Work to be completed: Exact reproduction is required for all entries.

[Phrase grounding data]

Segment Open

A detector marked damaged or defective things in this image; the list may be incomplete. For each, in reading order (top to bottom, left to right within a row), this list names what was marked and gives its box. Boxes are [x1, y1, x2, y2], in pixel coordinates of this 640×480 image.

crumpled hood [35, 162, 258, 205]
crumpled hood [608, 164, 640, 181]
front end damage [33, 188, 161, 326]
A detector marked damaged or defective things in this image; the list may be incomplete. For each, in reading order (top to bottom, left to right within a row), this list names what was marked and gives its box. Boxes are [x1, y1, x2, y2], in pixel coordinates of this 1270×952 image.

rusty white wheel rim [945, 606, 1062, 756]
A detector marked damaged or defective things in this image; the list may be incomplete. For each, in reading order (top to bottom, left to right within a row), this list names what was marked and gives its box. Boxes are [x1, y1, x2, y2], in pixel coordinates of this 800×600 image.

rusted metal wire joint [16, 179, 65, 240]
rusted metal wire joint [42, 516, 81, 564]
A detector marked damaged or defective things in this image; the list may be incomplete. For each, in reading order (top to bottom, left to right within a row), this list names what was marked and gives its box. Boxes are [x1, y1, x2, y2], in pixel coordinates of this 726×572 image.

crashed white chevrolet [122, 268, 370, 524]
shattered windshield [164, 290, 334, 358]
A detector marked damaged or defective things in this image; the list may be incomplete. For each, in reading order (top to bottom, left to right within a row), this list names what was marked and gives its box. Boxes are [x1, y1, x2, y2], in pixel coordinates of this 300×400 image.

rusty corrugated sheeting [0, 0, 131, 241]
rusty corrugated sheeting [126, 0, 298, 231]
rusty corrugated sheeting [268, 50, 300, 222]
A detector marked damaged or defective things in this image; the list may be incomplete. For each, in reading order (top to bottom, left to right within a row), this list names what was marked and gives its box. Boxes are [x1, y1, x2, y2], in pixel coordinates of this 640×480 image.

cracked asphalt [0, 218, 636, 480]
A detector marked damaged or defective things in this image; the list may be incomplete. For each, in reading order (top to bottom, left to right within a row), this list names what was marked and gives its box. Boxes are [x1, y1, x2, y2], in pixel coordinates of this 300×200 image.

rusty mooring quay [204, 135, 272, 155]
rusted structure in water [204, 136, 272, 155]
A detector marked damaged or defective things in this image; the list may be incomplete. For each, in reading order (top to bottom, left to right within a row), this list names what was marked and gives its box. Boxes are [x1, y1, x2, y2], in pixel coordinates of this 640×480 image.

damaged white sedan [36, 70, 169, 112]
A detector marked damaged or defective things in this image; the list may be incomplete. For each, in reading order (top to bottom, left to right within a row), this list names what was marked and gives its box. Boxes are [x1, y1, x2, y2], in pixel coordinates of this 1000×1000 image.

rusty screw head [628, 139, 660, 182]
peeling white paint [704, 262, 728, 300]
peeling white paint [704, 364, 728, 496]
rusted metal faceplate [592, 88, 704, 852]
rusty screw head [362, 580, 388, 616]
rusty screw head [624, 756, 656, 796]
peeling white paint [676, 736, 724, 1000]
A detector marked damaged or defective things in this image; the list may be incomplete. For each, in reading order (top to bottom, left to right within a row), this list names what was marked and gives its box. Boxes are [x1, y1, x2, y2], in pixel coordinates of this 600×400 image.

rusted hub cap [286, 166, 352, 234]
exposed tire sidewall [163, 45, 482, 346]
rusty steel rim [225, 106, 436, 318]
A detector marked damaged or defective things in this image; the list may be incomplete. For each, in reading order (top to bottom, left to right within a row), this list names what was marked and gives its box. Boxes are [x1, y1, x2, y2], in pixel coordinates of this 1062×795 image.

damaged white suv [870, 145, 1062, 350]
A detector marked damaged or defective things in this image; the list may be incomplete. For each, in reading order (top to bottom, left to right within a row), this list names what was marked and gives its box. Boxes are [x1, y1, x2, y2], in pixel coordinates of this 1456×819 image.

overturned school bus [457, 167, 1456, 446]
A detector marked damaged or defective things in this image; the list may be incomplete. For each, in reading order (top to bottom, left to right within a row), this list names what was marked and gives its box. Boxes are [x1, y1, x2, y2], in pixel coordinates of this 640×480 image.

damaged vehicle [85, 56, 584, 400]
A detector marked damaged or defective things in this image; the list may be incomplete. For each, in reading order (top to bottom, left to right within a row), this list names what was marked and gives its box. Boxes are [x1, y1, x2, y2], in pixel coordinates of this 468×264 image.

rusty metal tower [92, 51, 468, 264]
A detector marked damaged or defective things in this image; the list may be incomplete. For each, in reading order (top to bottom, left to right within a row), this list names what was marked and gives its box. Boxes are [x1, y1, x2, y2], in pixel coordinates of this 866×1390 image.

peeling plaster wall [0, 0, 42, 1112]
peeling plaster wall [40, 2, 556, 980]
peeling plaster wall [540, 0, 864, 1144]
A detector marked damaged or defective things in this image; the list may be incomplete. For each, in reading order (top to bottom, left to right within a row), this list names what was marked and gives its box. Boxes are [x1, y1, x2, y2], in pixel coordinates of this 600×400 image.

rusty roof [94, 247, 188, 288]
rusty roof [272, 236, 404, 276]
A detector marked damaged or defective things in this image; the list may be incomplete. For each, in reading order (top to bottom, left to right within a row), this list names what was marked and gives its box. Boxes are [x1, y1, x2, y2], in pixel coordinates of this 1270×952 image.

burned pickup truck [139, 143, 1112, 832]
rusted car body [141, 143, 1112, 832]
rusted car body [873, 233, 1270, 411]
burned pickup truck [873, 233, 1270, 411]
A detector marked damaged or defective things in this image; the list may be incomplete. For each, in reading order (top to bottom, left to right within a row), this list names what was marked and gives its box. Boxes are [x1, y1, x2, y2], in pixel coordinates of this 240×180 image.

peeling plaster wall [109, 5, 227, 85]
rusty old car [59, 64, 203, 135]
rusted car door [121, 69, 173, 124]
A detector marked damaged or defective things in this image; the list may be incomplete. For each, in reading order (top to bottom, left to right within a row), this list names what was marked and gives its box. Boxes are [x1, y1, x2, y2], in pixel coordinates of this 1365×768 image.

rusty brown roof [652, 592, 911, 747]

Segment Closed

Response box:
A detector marked damaged or defective things in this image; the list may be incomplete. For each, in reading order (top to bottom, left to right within a row), this list names what was marked and gives its box. Boxes are [x1, y1, x2, y2], in pixel coordinates of this 640×480 image.

crumpled hood [35, 162, 258, 205]
crumpled hood [608, 164, 640, 181]
front end damage [33, 188, 161, 326]
A detector marked damaged or defective things in this image; the list may be incomplete. For each, in reading order (top to bottom, left to right within a row), this list names what was marked and gives its box. Boxes are [x1, y1, x2, y2], in pixel coordinates of this 1270×952 image.

rusty white wheel rim [945, 606, 1062, 756]
A detector marked damaged or defective things in this image; the list may be incomplete. For each, in reading order (top to bottom, left to right within a row), this list names what was marked and gives its box. Boxes are [x1, y1, x2, y2], in pixel coordinates of this 800×600 image.

rusted metal wire joint [16, 179, 65, 240]
rusted metal wire joint [42, 516, 81, 564]
A detector marked damaged or defective things in this image; the list may be incomplete. For each, in reading order (top to bottom, left to right within a row), this list names what was marked and gives its box. Boxes are [x1, y1, x2, y2], in pixel coordinates of this 726×572 image.

crashed white chevrolet [122, 268, 370, 524]
shattered windshield [164, 290, 334, 358]
A detector marked damaged or defective things in this image; the list may be incomplete. For each, in reading order (top to bottom, left to right within a row), this list names what was marked and gives its box. Boxes are [x1, y1, x2, y2], in pixel coordinates of this 300×400 image.

rusty corrugated sheeting [0, 0, 131, 241]
rusty corrugated sheeting [126, 0, 298, 231]
rusty corrugated sheeting [268, 50, 300, 222]
A detector marked damaged or defective things in this image; the list may be incomplete. For each, in reading order (top to bottom, left to right within a row), this list names what was marked and gives its box. Boxes are [x1, y1, x2, y2], in pixel coordinates of this 640×480 image.

cracked asphalt [0, 218, 636, 480]
A detector marked damaged or defective things in this image; the list may be incomplete. For each, in reading order (top to bottom, left to right within a row), this list names what was marked and gives its box. Boxes are [x1, y1, x2, y2], in pixel coordinates of this 300×200 image.

rusty mooring quay [204, 135, 272, 155]
rusted structure in water [204, 136, 272, 155]
A detector marked damaged or defective things in this image; the list may be incomplete. For each, in reading order (top to bottom, left to right within a row), this list names what was marked and gives its box. Boxes are [x1, y1, x2, y2], in pixel coordinates of this 640×480 image.

damaged white sedan [36, 70, 169, 112]
A detector marked damaged or defective things in this image; the list may be incomplete. For each, in reading order (top to bottom, left to right within a row), this list names what was marked and gives its box. Boxes are [x1, y1, x2, y2], in pixel coordinates of this 1000×1000 image.

rusty screw head [628, 139, 660, 182]
peeling white paint [704, 262, 728, 300]
peeling white paint [704, 364, 728, 496]
rusted metal faceplate [592, 88, 704, 852]
rusty screw head [362, 580, 388, 616]
rusty screw head [624, 756, 656, 796]
peeling white paint [676, 736, 724, 1000]
A detector marked damaged or defective things in this image; the list may be incomplete. For each, in reading order (top to bottom, left to right within a row), this list names what was marked and gives its box. Boxes are [x1, y1, x2, y2], in pixel coordinates of this 600×400 image.

rusted hub cap [286, 166, 352, 234]
exposed tire sidewall [163, 45, 482, 346]
rusty steel rim [225, 106, 436, 318]
A detector marked damaged or defective things in this image; the list may be incomplete. For each, in reading order (top to bottom, left to right within a row), this list names what was marked and gives its box. Boxes are [x1, y1, x2, y2], in pixel coordinates of this 1062×795 image.

damaged white suv [870, 145, 1062, 350]
A detector marked damaged or defective things in this image; the list may be incomplete. For each, in reading order (top to bottom, left to right within a row), this list names what was marked and gives its box. Boxes are [x1, y1, x2, y2], in pixel coordinates of this 1456×819 image.

overturned school bus [457, 167, 1456, 446]
A detector marked damaged or defective things in this image; the list may be incomplete. For each, in reading order (top to bottom, left to right within a row), this list names what was marked and gives its box. Boxes are [x1, y1, x2, y2], in pixel coordinates of this 640×480 image.

damaged vehicle [85, 56, 584, 400]
A detector marked damaged or defective things in this image; the list may be incomplete. For each, in reading order (top to bottom, left to right within a row), this list names what was marked and gives its box. Boxes are [x1, y1, x2, y2], in pixel coordinates of this 468×264 image.

rusty metal tower [92, 51, 468, 264]
A detector marked damaged or defective things in this image; the list may be incomplete. For each, in reading order (top to bottom, left to right within a row), this list names what was marked and gives its box. Boxes are [x1, y1, x2, y2], in pixel coordinates of this 866×1390 image.

peeling plaster wall [0, 0, 42, 1112]
peeling plaster wall [40, 2, 556, 980]
peeling plaster wall [540, 0, 864, 1144]
A detector marked damaged or defective things in this image; the list may be incomplete. For each, in reading order (top to bottom, left to right within a row), this list names what was marked and gives its box. Boxes are [x1, y1, x2, y2], in pixel coordinates of this 600×400 image.

rusty roof [94, 247, 188, 288]
rusty roof [272, 236, 404, 276]
A detector marked damaged or defective things in this image; the list may be incomplete. For each, in reading order (top to bottom, left to right within a row), this list names what was marked and gives its box. Boxes are [x1, y1, x2, y2], in pixel coordinates of this 1270×952 image.

burned pickup truck [139, 143, 1112, 832]
rusted car body [141, 143, 1112, 832]
rusted car body [873, 233, 1270, 411]
burned pickup truck [873, 233, 1270, 411]
A detector marked damaged or defective things in this image; the list may be incomplete. For each, in reading order (top to bottom, left to right within a row), this list names what was marked and gives its box. Boxes are [x1, y1, x2, y2], in pixel coordinates of this 240×180 image.

peeling plaster wall [109, 5, 227, 85]
rusty old car [59, 64, 203, 135]
rusted car door [121, 69, 173, 124]
A detector marked damaged or defective things in this image; the list may be incomplete. For each, in reading order (top to bottom, left to right within a row), this list names what was marked and gives its box. Boxes are [x1, y1, x2, y2], in pixel coordinates of this 1365×768 image.

rusty brown roof [652, 592, 911, 747]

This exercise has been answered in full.